In dem einen Jahr ihrer Machtausübung festigte das Militär die Kontrolle über Thailands Politik und erließ eine neue Verfassung. Sie war dazu bestimmt, den judikativen Arm des Staates, eine ausgewählte Gruppe von ideologisch königstreuen Beamten, und das Militär zu ermächtigen, politische Parteien auflösen und ihre Führer und Apparate von der parlamentarischen Bühne für bestimmte Zeit verbannen zu können, und damit einer Reihe von sanften Putschen, wie sie 2008 zweimal in Thailand stattgefunden haben, die Tür zu öffnen. Diese Verfassung, die zwar formal legal etabliert wurde, ging in Wahrheit aber nur vor dem Hintergrund eines Verbots von politischer Aktivität vonstatten. Keine Ablehnungskampagne war erlaubt, nur die vom Militär unterstützte „Ja“-Kampagne.

Trotz eines klaren Votums für die PPP enthoben die Verfassungsrichter Premierminister Samak Samaravedj am 9.9.08 seines Amtes, weil er als Gastgeber einer Kochshow Geld erhalten hatte.
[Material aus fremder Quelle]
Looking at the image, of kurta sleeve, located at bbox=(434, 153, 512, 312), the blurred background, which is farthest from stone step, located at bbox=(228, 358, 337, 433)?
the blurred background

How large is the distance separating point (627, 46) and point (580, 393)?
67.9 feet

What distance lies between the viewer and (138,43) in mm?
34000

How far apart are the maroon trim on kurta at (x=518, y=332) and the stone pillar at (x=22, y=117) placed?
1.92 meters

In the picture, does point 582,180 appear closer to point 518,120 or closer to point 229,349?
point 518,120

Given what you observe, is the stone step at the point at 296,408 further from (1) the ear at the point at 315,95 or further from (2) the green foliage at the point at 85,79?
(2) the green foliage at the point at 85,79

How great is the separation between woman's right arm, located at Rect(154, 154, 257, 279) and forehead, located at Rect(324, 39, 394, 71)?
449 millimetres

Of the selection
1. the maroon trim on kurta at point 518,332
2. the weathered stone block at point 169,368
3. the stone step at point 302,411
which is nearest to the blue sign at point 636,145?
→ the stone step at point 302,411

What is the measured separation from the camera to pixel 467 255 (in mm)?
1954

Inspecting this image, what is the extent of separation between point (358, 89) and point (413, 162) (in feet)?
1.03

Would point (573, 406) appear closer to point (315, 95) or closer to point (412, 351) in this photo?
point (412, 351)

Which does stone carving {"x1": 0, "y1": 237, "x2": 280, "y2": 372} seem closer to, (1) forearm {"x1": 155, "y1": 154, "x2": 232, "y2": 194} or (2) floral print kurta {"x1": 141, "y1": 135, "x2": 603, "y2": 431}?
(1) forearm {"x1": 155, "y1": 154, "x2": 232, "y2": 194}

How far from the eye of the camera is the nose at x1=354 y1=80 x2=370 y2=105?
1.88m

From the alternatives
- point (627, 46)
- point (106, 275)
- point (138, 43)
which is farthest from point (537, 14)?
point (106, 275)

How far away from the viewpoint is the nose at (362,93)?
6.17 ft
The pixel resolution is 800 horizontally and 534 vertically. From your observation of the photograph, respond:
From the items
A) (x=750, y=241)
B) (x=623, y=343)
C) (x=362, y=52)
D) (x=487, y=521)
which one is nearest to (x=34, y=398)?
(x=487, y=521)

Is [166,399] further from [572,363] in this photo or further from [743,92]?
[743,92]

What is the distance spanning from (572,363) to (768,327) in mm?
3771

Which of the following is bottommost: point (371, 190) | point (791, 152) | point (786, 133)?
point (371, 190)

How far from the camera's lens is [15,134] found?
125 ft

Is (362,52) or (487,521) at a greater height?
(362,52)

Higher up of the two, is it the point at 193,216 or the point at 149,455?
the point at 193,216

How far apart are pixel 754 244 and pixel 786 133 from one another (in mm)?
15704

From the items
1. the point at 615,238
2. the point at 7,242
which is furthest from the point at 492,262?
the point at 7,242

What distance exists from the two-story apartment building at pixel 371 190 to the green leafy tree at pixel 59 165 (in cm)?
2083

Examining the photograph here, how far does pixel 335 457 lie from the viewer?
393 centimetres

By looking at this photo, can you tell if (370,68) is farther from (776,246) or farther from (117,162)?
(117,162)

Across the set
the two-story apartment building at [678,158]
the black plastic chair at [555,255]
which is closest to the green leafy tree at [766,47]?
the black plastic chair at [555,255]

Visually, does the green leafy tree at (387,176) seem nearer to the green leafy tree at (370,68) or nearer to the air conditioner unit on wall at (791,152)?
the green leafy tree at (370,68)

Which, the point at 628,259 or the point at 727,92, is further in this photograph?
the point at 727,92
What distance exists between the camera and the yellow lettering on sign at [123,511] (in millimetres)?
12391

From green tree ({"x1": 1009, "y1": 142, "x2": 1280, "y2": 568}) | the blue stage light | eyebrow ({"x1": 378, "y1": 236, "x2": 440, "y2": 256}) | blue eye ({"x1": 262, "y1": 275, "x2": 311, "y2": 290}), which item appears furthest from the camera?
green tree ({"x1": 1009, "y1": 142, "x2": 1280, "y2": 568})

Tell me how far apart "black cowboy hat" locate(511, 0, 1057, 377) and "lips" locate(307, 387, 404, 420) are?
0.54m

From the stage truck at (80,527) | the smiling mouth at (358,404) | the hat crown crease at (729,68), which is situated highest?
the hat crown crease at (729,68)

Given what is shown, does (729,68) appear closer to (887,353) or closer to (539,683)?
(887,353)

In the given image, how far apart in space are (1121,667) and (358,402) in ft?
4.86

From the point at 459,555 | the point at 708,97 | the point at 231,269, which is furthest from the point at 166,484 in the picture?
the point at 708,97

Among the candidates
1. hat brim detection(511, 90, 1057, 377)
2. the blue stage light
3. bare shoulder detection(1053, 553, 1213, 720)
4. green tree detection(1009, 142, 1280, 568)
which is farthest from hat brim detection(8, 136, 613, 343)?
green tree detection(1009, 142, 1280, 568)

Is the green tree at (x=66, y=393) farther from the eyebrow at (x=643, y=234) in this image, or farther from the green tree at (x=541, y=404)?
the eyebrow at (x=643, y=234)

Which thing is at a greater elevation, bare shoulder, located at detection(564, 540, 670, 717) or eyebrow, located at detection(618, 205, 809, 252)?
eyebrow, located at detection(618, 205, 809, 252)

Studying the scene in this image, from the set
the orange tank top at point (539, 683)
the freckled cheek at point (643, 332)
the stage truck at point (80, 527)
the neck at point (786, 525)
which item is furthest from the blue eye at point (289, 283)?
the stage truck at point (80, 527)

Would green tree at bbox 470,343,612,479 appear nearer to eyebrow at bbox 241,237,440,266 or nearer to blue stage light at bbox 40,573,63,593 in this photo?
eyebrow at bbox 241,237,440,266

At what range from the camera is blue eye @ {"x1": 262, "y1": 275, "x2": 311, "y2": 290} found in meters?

Der unmittelbare Hintergrund dieser Entscheidung, was während des zweiten Verfassungsputsches im Dezember noch deutlicher wurde, waren die Proteste der PAD, die am 26.9.08 mit der Besetzung des Regierungssitzes begonnen hatten.

Nach der Steigerung der Proteste durch die Besetzung der beiden Hauptflughäfen Bangkoks von „Gelbhemden“ als AnhängerInnen der PAD wurden die PPP und zwei kleinere Parteien durch das Verfassungsgericht am 2.12.08 aufgelöst - vorgeblich wegen Wahlbetrugs, was zwar stimmte, aber für alle Thai-Parteien zutrifft, die WählerInnen durch kleine Bestechungen zur Stimmabgabe veranlassen.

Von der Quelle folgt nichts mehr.